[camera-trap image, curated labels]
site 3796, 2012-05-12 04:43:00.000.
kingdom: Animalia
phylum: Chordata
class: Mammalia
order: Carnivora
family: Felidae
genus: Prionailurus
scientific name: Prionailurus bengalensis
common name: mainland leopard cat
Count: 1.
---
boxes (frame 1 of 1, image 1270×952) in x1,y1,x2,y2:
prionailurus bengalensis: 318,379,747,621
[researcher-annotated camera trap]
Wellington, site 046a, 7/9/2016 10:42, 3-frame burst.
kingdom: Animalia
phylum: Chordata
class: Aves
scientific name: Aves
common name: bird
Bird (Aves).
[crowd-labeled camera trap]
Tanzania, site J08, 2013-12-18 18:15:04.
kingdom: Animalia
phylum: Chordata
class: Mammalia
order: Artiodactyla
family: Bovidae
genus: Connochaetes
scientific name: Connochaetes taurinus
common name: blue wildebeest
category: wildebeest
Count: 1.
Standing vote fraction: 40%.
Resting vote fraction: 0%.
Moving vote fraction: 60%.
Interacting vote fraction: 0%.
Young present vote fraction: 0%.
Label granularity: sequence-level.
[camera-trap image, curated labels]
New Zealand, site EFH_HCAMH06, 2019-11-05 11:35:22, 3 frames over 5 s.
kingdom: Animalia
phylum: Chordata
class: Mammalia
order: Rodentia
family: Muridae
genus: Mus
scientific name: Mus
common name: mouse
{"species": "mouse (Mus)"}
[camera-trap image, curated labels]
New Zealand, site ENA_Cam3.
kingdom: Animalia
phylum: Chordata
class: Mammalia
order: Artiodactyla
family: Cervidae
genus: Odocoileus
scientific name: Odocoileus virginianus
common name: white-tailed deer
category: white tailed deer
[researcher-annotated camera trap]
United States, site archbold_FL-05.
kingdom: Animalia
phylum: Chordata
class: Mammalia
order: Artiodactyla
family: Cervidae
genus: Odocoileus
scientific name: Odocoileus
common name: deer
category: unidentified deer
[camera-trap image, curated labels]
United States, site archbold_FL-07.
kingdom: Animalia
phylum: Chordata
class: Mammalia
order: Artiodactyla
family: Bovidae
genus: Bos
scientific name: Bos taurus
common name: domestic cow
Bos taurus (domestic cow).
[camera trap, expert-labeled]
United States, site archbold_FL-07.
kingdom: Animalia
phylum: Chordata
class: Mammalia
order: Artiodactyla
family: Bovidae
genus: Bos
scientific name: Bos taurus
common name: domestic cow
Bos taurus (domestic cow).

**WHAT THE TASK REQUIRES**
All the data above should be set down a second time, exactly.

**THE COMPLETED TASK**
[camera-trap image, curated labels]
site 3796, 2012-05-12 04:43:00.000.
kingdom: Animalia
phylum: Chordata
class: Mammalia
order: Carnivora
family: Felidae
genus: Prionailurus
scientific name: Prionailurus bengalensis
common name: mainland leopard cat
Count: 1.
---
boxes (frame 1 of 1, image 1270×952) in x1,y1,x2,y2:
prionailurus bengalensis: 318,379,747,621
[researcher-annotated camera trap]
Wellington, site 046a, 7/9/2016 10:42, 3-frame burst.
kingdom: Animalia
phylum: Chordata
class: Aves
scientific name: Aves
common name: bird
Bird (Aves).
[crowd-labeled camera trap]
Tanzania, site J08, 2013-12-18 18:15:04.
kingdom: Animalia
phylum: Chordata
class: Mammalia
order: Artiodactyla
family: Bovidae
genus: Connochaetes
scientific name: Connochaetes taurinus
common name: blue wildebeest
category: wildebeest
Count: 1.
Standing vote fraction: 40%.
Resting vote fraction: 0%.
Moving vote fraction: 60%.
Interacting vote fraction: 0%.
Young present vote fraction: 0%.
Label granularity: sequence-level.
[camera-trap image, curated labels]
New Zealand, site EFH_HCAMH06, 2019-11-05 11:35:22, 3 frames over 5 s.
kingdom: Animalia
phylum: Chordata
class: Mammalia
order: Rodentia
family: Muridae
genus: Mus
scientific name: Mus
common name: mouse
{"species": "mouse (Mus)"}
[camera-trap image, curated labels]
New Zealand, site ENA_Cam3.
kingdom: Animalia
phylum: Chordata
class: Mammalia
order: Artiodactyla
family: Cervidae
genus: Odocoileus
scientific name: Odocoileus virginianus
common name: white-tailed deer
category: white tailed deer
[researcher-annotated camera trap]
United States, site archbold_FL-05.
kingdom: Animalia
phylum: Chordata
class: Mammalia
order: Artiodactyla
family: Cervidae
genus: Odocoileus
scientific name: Odocoileus
common name: deer
category: unidentified deer
[camera-trap image, curated labels]
United States, site archbold_FL-07.
kingdom: Animalia
phylum: Chordata
class: Mammalia
order: Artiodactyla
family: Bovidae
genus: Bos
scientific name: Bos taurus
common name: domestic cow
Bos taurus (domestic cow).
[camera trap, expert-labeled]
United States, site archbold_FL-07.
kingdom: Animalia
phylum: Chordata
class: Mammalia
order: Artiodactyla
family: Bovidae
genus: Bos
scientific name: Bos taurus
common name: domestic cow
Bos taurus (domestic cow).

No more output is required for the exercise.